Veteran BBC broadcaster John Humphrys has weighed into the cycle safety debate in the wake of the death of a London cyclists outside the Olympic Park.

In an article entitled Cycling: Do we take it seriously enough? the Today programme and Mastermind host lit the touchpaper with the question 'who's to blame?'

After mulling over the views of motorists vs. cyclists, he then threw caution to the wind and entered the helmet debate, saying:

"After all, motorcyclists have been compelled to wear helmets for the last forty years or so.

"There seems to be no logic behind forcing one group of road users to wear helmets and not the other.

"It’s true that motorcyclists are likely to be travelling much faster when they have an accident and so risk greater injury to their brains if they are not wearing a helmet.

"But cyclists, riding at slower speeds, can still suffer fatal brain damage."

It's not Humphry's first foray into cycle safety (click here to see him take on shoddy supermarket flat-pack bikes) but he may find himself surprised at the strength of feeling in the community about the issue.

Or maybe not. He writes:

"Cyclists complain that motorists drive too fast, that they are too careless and that they often simply fail to see cyclists before it is too late to avoid an accident.

--- --- ---

Short task 1 →
In the records, recast everything from the line containing "Of the two —" down to the line containing "0.70 meters" as a Markdown table with the columns Row and Line, skipping blank lines.
The records below bear no relation to the cycling article.

Material for this task →

--- --- ---

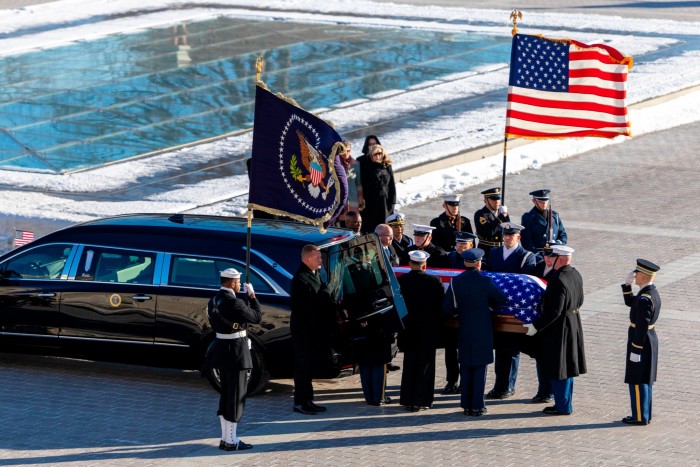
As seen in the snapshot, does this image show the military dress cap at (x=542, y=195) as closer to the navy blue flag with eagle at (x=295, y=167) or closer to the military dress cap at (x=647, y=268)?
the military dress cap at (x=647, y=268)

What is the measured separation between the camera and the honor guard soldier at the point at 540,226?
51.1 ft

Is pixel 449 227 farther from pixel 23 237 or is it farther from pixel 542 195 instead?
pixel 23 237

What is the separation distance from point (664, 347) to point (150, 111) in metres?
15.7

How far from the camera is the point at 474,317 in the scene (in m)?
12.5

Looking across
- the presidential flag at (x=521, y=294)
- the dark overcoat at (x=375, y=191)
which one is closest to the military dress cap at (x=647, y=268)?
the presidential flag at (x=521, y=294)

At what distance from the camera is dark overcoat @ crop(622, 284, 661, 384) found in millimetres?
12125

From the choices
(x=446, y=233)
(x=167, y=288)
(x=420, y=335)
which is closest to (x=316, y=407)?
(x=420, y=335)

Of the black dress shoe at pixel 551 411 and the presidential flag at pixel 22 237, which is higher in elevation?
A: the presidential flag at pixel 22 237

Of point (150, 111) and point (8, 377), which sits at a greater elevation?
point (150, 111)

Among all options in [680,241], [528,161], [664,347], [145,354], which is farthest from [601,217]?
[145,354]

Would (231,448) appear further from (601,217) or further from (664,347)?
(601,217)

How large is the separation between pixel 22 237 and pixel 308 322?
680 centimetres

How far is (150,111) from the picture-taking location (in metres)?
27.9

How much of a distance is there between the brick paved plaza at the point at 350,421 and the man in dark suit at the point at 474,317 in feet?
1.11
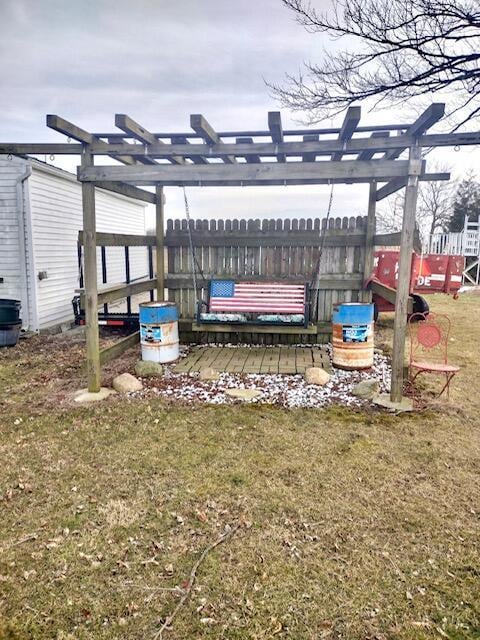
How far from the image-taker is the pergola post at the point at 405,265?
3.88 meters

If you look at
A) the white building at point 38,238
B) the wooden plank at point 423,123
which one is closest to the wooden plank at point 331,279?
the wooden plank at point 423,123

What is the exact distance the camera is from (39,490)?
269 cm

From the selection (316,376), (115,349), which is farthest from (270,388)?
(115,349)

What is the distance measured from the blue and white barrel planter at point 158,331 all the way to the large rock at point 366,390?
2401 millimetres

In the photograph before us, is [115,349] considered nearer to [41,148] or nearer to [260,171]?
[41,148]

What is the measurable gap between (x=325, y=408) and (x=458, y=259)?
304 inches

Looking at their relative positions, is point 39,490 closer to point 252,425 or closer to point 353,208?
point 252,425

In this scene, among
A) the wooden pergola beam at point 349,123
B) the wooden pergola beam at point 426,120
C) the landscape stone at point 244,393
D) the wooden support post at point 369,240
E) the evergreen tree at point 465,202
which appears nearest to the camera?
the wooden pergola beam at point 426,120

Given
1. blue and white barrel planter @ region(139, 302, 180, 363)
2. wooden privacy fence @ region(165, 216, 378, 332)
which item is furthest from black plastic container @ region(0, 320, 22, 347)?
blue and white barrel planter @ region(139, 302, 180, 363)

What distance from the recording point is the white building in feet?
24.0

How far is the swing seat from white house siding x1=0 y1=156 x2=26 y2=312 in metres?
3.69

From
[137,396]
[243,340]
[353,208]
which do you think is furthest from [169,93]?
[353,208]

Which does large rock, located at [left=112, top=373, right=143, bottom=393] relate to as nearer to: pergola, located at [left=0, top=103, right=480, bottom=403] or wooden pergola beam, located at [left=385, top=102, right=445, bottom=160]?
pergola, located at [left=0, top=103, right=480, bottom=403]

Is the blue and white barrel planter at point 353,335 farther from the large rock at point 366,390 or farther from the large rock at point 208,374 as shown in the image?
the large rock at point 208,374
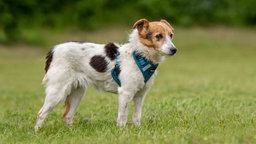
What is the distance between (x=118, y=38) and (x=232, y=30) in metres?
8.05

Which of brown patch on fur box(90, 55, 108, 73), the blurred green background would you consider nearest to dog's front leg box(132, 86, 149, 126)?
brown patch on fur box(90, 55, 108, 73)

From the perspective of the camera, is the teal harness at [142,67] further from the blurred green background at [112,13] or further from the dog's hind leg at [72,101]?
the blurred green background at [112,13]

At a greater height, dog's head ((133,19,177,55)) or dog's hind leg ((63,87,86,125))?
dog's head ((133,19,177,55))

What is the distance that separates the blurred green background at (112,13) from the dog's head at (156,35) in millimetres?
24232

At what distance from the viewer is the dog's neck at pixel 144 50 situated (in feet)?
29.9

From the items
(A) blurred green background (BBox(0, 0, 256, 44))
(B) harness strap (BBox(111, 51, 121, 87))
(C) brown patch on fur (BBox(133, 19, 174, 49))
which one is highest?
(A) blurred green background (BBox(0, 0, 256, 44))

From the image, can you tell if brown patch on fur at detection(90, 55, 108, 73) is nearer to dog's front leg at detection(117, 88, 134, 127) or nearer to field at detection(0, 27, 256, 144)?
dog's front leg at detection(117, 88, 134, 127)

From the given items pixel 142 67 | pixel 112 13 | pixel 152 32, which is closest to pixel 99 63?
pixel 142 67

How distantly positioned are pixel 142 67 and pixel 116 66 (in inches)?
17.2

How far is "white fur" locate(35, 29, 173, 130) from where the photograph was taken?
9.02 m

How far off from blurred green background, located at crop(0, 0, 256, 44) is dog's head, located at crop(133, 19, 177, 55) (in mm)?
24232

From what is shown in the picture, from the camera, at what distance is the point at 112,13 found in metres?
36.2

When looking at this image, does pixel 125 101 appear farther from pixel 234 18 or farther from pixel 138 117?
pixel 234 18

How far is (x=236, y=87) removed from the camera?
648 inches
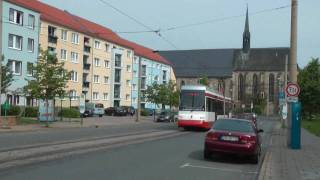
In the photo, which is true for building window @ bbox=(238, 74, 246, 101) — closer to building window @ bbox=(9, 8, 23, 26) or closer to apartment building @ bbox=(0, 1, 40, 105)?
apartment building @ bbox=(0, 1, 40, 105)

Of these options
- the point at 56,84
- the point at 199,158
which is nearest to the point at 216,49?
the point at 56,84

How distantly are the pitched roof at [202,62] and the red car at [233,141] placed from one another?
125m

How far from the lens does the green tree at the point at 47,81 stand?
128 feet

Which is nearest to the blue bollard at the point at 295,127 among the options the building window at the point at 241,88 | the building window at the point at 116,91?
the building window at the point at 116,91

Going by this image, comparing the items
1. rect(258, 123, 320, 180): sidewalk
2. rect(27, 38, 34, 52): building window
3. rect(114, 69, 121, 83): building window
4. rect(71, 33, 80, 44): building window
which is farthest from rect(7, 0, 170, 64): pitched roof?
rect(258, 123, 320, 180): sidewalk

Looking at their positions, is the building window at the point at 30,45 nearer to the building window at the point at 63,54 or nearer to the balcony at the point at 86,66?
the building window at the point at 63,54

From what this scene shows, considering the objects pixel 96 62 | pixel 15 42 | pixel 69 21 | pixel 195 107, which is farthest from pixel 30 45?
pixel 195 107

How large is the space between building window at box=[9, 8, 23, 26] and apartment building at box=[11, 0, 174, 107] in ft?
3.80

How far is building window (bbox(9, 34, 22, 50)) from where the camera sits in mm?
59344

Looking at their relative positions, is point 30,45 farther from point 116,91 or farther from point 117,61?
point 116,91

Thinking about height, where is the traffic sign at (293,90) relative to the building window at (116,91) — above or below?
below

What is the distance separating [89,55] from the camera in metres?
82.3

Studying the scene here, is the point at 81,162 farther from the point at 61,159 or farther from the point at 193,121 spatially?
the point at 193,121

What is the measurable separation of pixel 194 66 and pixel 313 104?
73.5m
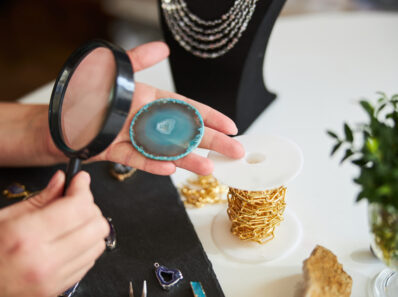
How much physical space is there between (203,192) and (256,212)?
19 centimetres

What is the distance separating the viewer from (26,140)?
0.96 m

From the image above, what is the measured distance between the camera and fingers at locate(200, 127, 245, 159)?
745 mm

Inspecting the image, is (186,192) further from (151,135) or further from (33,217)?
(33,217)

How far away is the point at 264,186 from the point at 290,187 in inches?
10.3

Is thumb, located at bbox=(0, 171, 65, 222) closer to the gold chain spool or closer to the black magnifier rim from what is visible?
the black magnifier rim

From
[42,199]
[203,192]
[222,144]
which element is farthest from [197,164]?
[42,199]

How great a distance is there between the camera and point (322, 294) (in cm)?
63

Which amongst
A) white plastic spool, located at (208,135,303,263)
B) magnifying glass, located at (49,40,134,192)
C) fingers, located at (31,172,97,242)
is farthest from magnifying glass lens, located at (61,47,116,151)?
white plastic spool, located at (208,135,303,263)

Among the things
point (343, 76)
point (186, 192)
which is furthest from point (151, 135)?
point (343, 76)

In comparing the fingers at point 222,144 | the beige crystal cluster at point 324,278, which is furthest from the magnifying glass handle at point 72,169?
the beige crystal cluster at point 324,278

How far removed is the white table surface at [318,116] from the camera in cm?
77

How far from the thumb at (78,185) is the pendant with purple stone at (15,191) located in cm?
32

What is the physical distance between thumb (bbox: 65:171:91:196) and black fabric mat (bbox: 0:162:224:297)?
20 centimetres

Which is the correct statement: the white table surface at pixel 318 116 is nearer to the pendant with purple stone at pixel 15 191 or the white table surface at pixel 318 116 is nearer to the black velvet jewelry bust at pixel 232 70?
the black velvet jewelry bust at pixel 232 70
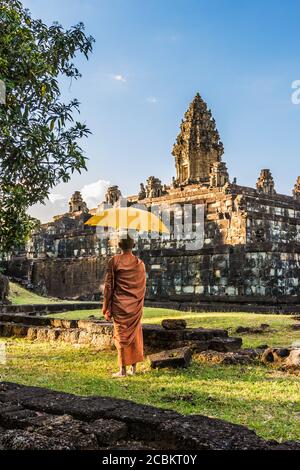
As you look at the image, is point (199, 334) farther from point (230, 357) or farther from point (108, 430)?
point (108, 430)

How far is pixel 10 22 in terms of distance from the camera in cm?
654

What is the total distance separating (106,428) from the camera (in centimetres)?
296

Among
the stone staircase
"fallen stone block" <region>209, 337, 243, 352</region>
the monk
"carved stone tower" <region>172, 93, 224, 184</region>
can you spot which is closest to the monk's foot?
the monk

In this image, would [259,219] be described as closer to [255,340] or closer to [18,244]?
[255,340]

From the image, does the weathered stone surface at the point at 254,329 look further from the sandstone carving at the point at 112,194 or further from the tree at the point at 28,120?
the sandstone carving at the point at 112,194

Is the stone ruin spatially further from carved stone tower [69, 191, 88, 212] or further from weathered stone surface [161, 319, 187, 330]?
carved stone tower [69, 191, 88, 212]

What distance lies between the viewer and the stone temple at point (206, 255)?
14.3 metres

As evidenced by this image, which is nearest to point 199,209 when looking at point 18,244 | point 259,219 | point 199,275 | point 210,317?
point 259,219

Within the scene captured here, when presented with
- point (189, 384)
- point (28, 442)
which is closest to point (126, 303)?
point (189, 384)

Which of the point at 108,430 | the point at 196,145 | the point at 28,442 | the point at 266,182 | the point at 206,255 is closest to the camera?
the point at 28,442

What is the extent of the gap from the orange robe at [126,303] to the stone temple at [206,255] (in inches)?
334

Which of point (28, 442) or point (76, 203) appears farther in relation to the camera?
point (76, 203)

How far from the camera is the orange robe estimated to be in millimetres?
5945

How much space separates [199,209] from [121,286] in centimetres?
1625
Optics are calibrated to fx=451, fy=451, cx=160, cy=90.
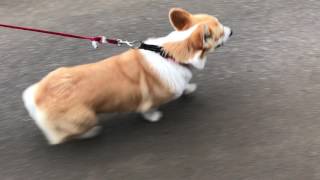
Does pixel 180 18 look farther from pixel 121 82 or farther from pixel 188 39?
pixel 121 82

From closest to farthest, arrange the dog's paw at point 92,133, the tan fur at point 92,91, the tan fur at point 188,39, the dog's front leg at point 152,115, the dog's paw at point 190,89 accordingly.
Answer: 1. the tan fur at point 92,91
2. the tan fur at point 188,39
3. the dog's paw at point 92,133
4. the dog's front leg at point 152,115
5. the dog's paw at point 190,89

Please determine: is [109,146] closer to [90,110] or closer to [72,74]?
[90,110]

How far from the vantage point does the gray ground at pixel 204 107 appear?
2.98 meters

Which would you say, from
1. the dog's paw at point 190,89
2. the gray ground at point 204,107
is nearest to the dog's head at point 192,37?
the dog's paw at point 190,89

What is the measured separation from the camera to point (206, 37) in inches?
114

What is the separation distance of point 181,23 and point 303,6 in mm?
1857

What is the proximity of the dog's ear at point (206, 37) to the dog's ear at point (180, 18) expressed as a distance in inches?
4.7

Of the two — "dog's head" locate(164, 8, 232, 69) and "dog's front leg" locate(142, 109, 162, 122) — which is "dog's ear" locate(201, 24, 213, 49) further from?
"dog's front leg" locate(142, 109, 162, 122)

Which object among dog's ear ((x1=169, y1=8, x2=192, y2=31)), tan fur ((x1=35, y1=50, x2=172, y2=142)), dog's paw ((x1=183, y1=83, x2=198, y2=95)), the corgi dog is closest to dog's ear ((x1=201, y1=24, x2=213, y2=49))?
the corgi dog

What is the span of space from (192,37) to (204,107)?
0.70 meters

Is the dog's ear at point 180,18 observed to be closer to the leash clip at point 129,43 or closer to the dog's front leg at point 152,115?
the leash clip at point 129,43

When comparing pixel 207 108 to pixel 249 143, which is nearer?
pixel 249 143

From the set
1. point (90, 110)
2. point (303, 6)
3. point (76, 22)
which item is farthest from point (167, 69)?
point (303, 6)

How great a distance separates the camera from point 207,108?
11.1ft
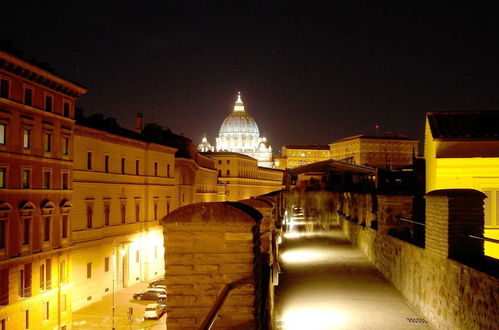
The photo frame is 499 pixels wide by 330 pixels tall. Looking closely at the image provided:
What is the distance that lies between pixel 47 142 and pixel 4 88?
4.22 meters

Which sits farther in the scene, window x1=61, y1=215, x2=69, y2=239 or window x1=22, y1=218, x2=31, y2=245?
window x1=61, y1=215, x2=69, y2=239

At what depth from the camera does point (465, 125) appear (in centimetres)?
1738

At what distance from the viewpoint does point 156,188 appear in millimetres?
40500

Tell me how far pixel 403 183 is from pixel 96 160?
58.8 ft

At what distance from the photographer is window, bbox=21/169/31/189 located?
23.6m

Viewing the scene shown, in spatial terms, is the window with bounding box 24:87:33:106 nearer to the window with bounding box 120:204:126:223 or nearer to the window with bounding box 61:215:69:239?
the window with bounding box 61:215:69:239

--- --- ---

Short task 2 →
Rewrite everything in the cycling article from "After mulling over" down to "about the issue.", with "motorbike riders" in place of "motorcyclists".

Worked answer 1 →
| Row | Line |
|---|---|
| 1 | Of the two — "dog's head" locate(164, 8, 232, 69) and "dog's front leg" locate(142, 109, 162, 122) — which is "dog's ear" locate(201, 24, 213, 49) further from? |
| 2 | "dog's front leg" locate(142, 109, 162, 122) |
| 3 | Which object among dog's ear ((x1=169, y1=8, x2=192, y2=31)), tan fur ((x1=35, y1=50, x2=172, y2=142)), dog's paw ((x1=183, y1=83, x2=198, y2=95)), the corgi dog is closest to dog's ear ((x1=201, y1=24, x2=213, y2=49))? |
| 4 | the corgi dog |
| 5 | What is the span of space from (192,37) to (204,107)? |
| 6 | 0.70 meters |

Worked answer 2 →
After mulling over the views of motorists vs. cyclists, he then threw caution to the wind and entered the helmet debate, saying:

"After all, motorbike riders have been compelled to wear helmets for the last forty years or so.

"There seems to be no logic behind forcing one group of road users to wear helmets and not the other.

"It’s true that motorbike riders are likely to be travelling much faster when they have an accident and so risk greater injury to their brains if they are not wearing a helmet.

"But cyclists, riding at slower speeds, can still suffer fatal brain damage."

It's not Humphry's first foray into cycle safety (click here to see him take on shoddy supermarket flat-pack bikes) but he may find himself surprised at the strength of feeling in the community about the issue.